Die Sitzung hinter verschlossenen Türen wurde am Rande der UNO-Generalversammlung vom französischen Aussenminister Jean-Noël Barrot und dem Generaldirektor von RSF Thibaut Bruttin eröffnet und moderiert. Dabei wurde ein dringender Aufruf zur Mobilisierung der Mitgliedstaaten gestartet, um endlich von den israelischen Behörden den Schutz der Medienschaffenden in Gaza, die Öffnung des Gebiets für internationale Medien sowie die Evakuierung von Medienschaffenden in Not zu erreichen.

Der palästinensische Journalist Rami Abou Jamous, Korrespondent mehrerer französischer Medien wie Radio France, France 24 und France Télévisions, berichtete über seine Erfahrungen im Kontext seiner Zwangsumsiedlung aus Gaza-Stadt. Seine Kollegen, die Gaza vor einigen Monaten verlassen konnten, Rita Baroud, ehemalige Korrespondentin von La Repubblica, und Motaz Azaiza, Fotojournalist, meldeten sich ebenfalls zu Wort. Ebenfalls zu Wort kamen: Phil Chetwynd, Direktor für internationale Nachrichten bei der AFP, Tania Kraemer, Korrespondentin der Deutschen Welle in Jerusalem und Vorsitzende der Vereinigung ausländischer Pressevertreter in Israel, sowie der israelische Journalist Gideon Levy von der Zeitung Haaretz.

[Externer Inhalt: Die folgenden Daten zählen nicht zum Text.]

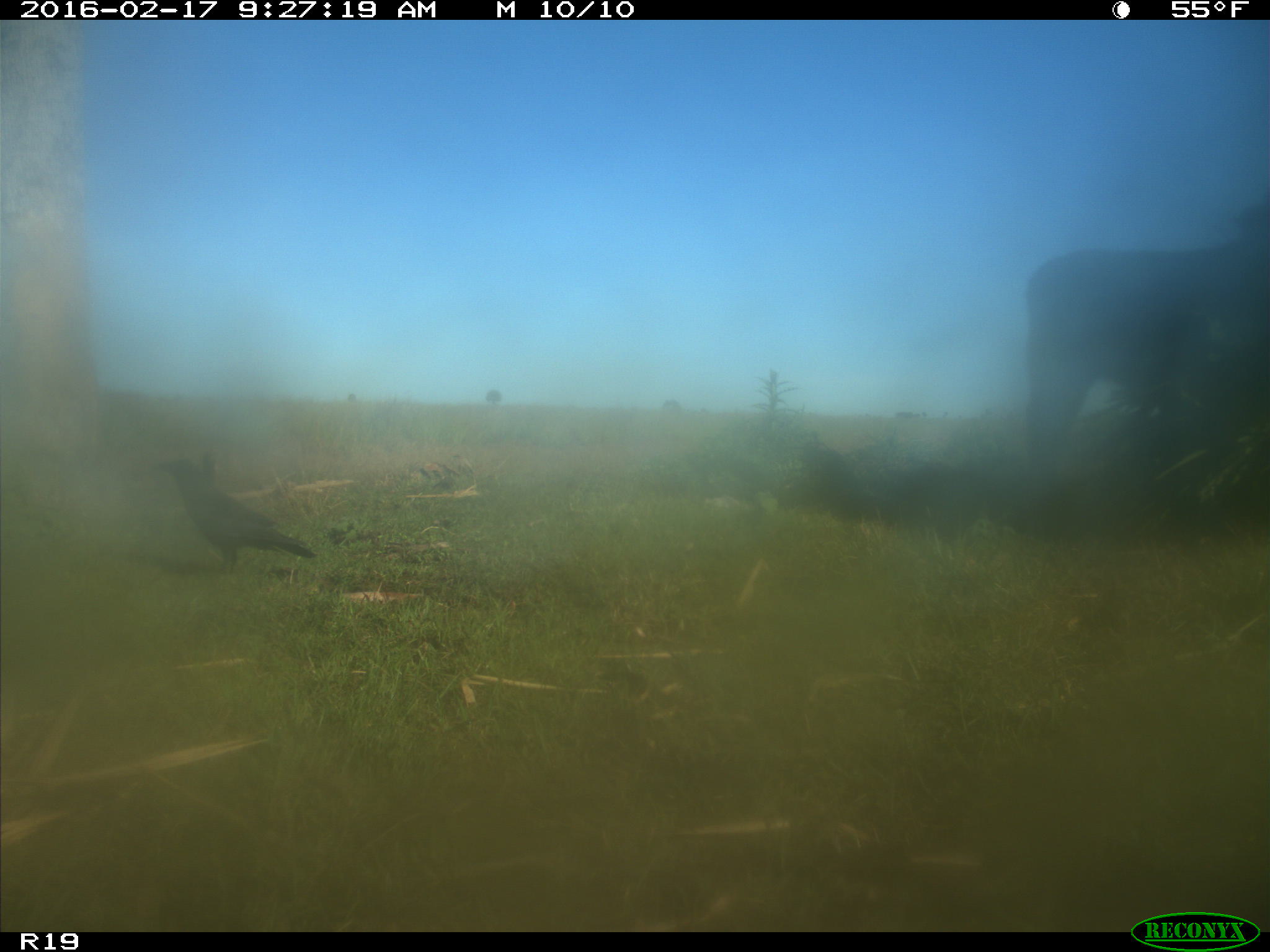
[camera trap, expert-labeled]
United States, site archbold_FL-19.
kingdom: Animalia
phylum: Chordata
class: Mammalia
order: Artiodactyla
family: Bovidae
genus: Bos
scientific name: Bos taurus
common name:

Die Direktorin des Komitees zum Schutz von Journalisten (CPJ), Jodie Ginsberg, schloss die Sequenz ab.

Die Aussenminister von Katar, Finnland (Co-Vorsitzender der Koalition für Medienfreiheit) und Griechenland (Co-Vorsitzender der Gruppe der Freunde der Pressefreiheit bei den Vereinten Nationen) sowie die Vertreterin des Generalsekretärs der Vereinten Nationen für globale Kommunikationsfragen, Melissa Fleming, sprachen ebenfalls zu ihnen. Ebenfalls anwesend waren die Aussenminister des Libanon, Brasiliens, Chiles, Spaniens und Estlands sowie der deutsche Bundesbeauftragte für Menschenrechte. Dieses beispiellose Treffen fand im Hauptquartier der Vereinten Nationen vor vollem Haus statt.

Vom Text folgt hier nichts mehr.